→ **Task requirements**
From the first line to the last, transcribe the data exactly.
===== Dataset content
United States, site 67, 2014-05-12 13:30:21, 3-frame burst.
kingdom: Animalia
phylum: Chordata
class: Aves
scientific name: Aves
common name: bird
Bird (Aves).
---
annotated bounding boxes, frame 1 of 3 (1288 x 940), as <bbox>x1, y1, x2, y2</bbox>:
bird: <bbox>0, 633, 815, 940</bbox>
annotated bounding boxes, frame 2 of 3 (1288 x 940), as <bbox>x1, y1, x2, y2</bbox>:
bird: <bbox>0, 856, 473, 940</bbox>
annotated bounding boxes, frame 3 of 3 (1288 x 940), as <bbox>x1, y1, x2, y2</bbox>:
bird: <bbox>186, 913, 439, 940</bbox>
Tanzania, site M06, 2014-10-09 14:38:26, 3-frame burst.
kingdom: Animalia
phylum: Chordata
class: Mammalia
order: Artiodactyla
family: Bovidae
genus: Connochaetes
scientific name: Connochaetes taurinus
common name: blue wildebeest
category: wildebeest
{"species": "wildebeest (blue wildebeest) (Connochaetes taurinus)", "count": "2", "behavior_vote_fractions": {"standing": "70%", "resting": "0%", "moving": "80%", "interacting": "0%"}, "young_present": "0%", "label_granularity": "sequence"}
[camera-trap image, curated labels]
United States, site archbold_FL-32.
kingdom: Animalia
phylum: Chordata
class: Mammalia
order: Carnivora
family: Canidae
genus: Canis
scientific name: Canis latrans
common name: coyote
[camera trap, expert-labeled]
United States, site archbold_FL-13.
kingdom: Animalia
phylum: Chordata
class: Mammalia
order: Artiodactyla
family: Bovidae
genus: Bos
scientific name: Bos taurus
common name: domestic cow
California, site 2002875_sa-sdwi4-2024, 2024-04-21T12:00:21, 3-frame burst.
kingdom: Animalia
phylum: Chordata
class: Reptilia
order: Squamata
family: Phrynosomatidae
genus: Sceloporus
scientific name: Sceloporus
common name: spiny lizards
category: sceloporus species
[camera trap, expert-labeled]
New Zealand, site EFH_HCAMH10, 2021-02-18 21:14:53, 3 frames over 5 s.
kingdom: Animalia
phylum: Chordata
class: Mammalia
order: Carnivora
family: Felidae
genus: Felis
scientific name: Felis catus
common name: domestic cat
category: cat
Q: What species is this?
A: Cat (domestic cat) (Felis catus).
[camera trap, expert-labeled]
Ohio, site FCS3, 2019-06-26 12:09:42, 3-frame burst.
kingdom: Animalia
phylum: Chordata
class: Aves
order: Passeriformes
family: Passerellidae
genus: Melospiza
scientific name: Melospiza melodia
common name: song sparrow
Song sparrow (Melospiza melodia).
==========
→ **Task response**
United States, site 67, 2014-05-12 13:30:21, 3-frame burst.
kingdom: Animalia
phylum: Chordata
class: Aves
scientific name: Aves
common name: bird
Bird (Aves).
---
annotated bounding boxes, frame 1 of 3 (1288 x 940), as <bbox>x1, y1, x2, y2</bbox>:
bird: <bbox>0, 633, 815, 940</bbox>
annotated bounding boxes, frame 2 of 3 (1288 x 940), as <bbox>x1, y1, x2, y2</bbox>:
bird: <bbox>0, 856, 473, 940</bbox>
annotated bounding boxes, frame 3 of 3 (1288 x 940), as <bbox>x1, y1, x2, y2</bbox>:
bird: <bbox>186, 913, 439, 940</bbox>
Tanzania, site M06, 2014-10-09 14:38:26, 3-frame burst.
kingdom: Animalia
phylum: Chordata
class: Mammalia
order: Artiodactyla
family: Bovidae
genus: Connochaetes
scientific name: Connochaetes taurinus
common name: blue wildebeest
category: wildebeest
{"species": "wildebeest (blue wildebeest) (Connochaetes taurinus)", "count": "2", "behavior_vote_fractions": {"standing": "70%", "resting": "0%", "moving": "80%", "interacting": "0%"}, "young_present": "0%", "label_granularity": "sequence"}
[camera-trap image, curated labels]
United States, site archbold_FL-32.
kingdom: Animalia
phylum: Chordata
class: Mammalia
order: Carnivora
family: Canidae
genus: Canis
scientific name: Canis latrans
common name: coyote
[camera trap, expert-labeled]
United States, site archbold_FL-13.
kingdom: Animalia
phylum: Chordata
class: Mammalia
order: Artiodactyla
family: Bovidae
genus: Bos
scientific name: Bos taurus
common name: domestic cow
California, site 2002875_sa-sdwi4-2024, 2024-04-21T12:00:21, 3-frame burst.
kingdom: Animalia
phylum: Chordata
class: Reptilia
order: Squamata
family: Phrynosomatidae
genus: Sceloporus
scientific name: Sceloporus
common name: spiny lizards
category: sceloporus species
[camera trap, expert-labeled]
New Zealand, site EFH_HCAMH10, 2021-02-18 21:14:53, 3 frames over 5 s.
kingdom: Animalia
phylum: Chordata
class: Mammalia
order: Carnivora
family: Felidae
genus: Felis
scientific name: Felis catus
common name: domestic cat
category: cat
Q: What species is this?
A: Cat (domestic cat) (Felis catus).
[camera trap, expert-labeled]
Ohio, site FCS3, 2019-06-26 12:09:42, 3-frame burst.
kingdom: Animalia
phylum: Chordata
class: Aves
order: Passeriformes
family: Passerellidae
genus: Melospiza
scientific name: Melospiza melodia
common name: song sparrow
Song sparrow (Melospiza melodia).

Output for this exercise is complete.